ここからの数本は早く投稿できると思います!

三人称で一本書いたのは初めてでした。初めてで読み辛い点もあるかもしれませんが、最後まで読んでいただけると嬉しいです。

次回が【千の塔を誇る街・楼蘭】編は終了です!長い間、お付き合いいただきありがとうございました!!次回編も、ぜひよろしくお願いします!!


君のような忍になって欲しいと願い、そして叶った

 

―――ドォォォン!!

 

ムカデの持つ小さな弱点を破壊し、巨大な傀儡が力なく崩れる。再生し、組み直されていたその身体も、サーラによって龍脈の流れを止められた今となってはその力は発揮されない。

 

 

「やったか!?」

「……いや、まだだ!!」

 

破壊し、再生も防いだのだが完全に戦闘不能に陥らせることが出来たわけではなかった。

 

「ただでは……死なんっ!!!」

「「!?」」

 

僅かに動ける力を、そのまま龍脈の力が満たされている塔の下に身を投げる力に使う。

ムカデの身体が大きな音を立ててその中に落ちた。大量の龍脈の力を持っていたムカデの身体によって、龍脈の本来の容量を超えてしまう。紫色の蒸気が爆発のように大きく発生する。

 

「まずい! 龍脈の暴走だ!!」

「! サーラ!! 早く逃げろ!!」

「!?」

 

細くなった支えだけの中心の土台にいたサーラの元に繋がる道もまた、細いものだけだった。

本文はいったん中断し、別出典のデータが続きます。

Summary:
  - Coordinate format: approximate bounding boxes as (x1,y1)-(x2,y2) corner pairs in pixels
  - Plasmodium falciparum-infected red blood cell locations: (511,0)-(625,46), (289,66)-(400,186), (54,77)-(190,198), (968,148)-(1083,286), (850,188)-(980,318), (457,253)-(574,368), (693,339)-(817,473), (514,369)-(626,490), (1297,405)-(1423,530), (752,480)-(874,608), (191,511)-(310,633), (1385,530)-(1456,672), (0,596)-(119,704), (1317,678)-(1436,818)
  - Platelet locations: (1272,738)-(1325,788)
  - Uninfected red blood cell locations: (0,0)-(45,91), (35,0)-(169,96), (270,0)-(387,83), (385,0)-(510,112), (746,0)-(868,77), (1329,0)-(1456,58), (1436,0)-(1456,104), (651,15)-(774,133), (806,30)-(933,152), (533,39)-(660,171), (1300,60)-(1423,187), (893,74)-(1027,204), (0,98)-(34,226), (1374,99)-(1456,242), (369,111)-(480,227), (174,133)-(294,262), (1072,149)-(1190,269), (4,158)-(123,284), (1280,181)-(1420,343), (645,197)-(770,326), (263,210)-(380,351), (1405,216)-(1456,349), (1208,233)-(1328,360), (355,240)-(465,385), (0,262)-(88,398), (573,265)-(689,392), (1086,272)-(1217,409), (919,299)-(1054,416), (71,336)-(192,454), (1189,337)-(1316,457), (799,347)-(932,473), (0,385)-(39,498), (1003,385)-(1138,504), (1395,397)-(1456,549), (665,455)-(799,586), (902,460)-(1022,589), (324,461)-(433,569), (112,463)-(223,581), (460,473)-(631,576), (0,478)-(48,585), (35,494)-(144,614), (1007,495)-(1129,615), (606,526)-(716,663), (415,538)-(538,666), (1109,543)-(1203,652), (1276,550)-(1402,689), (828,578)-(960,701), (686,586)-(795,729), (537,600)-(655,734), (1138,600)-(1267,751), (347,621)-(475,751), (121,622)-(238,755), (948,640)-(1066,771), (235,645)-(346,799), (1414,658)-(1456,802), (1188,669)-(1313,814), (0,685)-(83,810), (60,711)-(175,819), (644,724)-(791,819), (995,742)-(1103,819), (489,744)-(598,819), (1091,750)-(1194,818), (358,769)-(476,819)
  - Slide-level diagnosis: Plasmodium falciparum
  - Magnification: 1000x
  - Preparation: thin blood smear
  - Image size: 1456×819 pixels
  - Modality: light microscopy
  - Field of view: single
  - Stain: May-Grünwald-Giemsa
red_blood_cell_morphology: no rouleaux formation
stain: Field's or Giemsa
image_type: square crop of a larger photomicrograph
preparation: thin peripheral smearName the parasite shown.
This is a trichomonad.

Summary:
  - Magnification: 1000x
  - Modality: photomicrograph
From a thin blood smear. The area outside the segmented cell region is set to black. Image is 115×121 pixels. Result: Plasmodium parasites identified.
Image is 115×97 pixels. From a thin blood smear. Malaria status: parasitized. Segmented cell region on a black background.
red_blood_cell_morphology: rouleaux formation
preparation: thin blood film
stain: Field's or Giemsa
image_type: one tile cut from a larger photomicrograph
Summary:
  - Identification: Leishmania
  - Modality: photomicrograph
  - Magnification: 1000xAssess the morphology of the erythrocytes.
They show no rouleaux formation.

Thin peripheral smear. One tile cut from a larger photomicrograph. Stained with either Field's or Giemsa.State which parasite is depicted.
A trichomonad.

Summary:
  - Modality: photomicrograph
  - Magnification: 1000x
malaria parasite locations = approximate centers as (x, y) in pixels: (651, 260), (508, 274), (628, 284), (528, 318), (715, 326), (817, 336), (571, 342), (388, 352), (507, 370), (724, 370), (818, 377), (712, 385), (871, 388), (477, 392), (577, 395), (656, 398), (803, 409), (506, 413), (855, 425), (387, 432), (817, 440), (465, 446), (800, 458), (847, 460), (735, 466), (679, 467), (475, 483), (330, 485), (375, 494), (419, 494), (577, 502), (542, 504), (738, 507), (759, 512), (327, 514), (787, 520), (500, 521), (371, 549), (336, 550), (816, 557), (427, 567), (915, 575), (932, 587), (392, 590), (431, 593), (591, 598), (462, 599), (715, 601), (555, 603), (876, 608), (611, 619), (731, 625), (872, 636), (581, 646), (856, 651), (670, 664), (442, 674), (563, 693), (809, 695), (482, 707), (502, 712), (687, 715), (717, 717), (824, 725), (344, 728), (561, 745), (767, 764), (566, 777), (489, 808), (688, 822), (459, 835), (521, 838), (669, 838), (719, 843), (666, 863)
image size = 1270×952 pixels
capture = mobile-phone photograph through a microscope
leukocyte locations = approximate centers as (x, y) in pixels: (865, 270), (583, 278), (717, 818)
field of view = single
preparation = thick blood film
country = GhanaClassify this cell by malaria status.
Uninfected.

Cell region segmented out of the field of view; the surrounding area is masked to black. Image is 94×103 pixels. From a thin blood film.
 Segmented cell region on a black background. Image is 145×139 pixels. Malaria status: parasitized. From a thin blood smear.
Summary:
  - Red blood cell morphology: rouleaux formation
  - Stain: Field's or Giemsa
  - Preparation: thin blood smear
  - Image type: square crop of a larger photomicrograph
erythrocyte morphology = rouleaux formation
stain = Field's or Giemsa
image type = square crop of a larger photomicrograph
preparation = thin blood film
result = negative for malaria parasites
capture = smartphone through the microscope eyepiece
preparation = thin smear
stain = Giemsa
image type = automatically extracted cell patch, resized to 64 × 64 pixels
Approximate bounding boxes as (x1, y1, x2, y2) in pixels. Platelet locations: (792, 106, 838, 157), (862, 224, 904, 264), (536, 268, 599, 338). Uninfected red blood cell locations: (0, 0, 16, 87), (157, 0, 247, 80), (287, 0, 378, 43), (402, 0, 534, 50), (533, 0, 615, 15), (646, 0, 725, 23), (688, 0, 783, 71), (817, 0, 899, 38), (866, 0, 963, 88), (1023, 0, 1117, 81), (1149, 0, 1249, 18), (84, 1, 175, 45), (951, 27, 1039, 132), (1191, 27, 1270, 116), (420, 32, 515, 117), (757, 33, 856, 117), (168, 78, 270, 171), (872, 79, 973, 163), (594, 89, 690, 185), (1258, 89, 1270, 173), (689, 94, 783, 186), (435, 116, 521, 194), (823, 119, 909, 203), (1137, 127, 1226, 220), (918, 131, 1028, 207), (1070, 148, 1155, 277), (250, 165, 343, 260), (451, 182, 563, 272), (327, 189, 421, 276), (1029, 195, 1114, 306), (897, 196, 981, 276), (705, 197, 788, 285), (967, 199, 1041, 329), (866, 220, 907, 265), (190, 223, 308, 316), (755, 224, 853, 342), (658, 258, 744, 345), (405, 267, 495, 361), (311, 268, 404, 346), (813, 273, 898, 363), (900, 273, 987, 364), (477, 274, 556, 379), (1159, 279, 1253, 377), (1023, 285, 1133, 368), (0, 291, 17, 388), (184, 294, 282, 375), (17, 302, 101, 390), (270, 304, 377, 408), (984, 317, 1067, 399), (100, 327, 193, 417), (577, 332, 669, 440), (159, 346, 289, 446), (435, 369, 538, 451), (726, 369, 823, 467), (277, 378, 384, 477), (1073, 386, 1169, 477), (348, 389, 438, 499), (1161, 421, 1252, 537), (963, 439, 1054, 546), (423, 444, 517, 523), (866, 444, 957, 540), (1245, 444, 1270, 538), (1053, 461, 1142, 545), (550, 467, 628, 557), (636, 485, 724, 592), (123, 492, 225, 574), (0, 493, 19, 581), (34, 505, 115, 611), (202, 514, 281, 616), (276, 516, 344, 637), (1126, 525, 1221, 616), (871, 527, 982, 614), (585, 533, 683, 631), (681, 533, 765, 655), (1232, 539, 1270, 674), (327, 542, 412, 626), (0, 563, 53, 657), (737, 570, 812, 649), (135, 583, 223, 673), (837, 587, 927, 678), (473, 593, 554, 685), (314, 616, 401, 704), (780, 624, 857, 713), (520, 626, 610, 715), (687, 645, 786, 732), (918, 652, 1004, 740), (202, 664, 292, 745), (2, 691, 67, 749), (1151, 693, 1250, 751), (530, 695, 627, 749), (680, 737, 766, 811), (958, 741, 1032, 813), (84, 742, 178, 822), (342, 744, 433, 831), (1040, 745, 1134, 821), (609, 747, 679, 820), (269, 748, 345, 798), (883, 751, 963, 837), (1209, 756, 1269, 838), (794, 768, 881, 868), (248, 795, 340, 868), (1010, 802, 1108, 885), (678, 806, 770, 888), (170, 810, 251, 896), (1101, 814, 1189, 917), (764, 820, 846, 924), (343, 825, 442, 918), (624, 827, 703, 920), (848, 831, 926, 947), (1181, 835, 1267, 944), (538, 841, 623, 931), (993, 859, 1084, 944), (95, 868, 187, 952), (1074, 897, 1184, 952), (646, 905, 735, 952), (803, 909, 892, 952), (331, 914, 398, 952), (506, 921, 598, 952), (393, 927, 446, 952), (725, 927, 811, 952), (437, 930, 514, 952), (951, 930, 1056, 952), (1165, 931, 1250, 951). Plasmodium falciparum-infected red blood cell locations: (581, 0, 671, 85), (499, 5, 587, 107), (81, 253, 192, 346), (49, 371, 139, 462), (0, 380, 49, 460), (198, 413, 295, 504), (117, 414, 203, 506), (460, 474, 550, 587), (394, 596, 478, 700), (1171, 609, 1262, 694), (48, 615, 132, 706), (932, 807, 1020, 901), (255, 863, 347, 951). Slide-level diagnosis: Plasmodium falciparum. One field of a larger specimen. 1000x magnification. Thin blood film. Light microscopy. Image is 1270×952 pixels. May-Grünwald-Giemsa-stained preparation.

ムカデが落下したことによる爆風と、龍脈が波打つ力でその脆い通路も崩れていく。

 

「くそっ!」

 

今にも崩れそうな細い中心部へ、ナルトが迷わず向かっていく。

そのナルトの目の前で、サーラの足下が崩れ氾濫する龍脈へ落ちそうになったが、間一髪のところでナルトがその腕を掴んだ。

 

「く、そっ……、離すんじゃねぇぞ!!」

「ナルト……っ」

 

掴んだのだが……

 

「うわっ!」

 

振動と爆風でいっそう脆くなっていた細い道は、ナルトの重さに耐えられず無残にも崩れ落ちる。

 

「危ない! ……あっ」

 

そして、慌てて駆けつけようとしたミナトの足下の道も崩れてしまった。

三人が暴走した龍脈へ落ちていく。

 

 

……そう、三人だけが。

 

 

「“飛雷神の術”」

 

遠くから見ていたハルトがナルトとサーラのもとへとんだ。そして、

 

「隊長だけ、お願いします!!」

「分かった」

 

ハルトが叫んだ後方、後ろからやって来たのはヤマトとカカシ。二人が原作通り援護にかけつけ、ヤマトの木遁の術でミナトを落下から救い出した。

 

そしてハルトは、

 

「ナルト、しっかり持っててよ」

「おう!!」

 

落ちていくナルトに触れると、予めマーキングしておいた中心部へ二人を連れてとんだ。

 

「助かったってばよ、ルト!」

「君にあげたお守りが役に立ったよ」

「お守り??」

 

ハルトがナルトに渡したお守りには、実は予めハルトがマーキングを施していたものだった。それを頼りにハルトはナルトの元へとんだのだった。

 

 

「みなさん!! 無事でよかった……!」

 

ナルトが突破ってきた入口の所には、足止めを引き受けたチョウザとシビ、そしてサーラによって安全な部屋へと避難していた楼蘭の民たちが集まっていた。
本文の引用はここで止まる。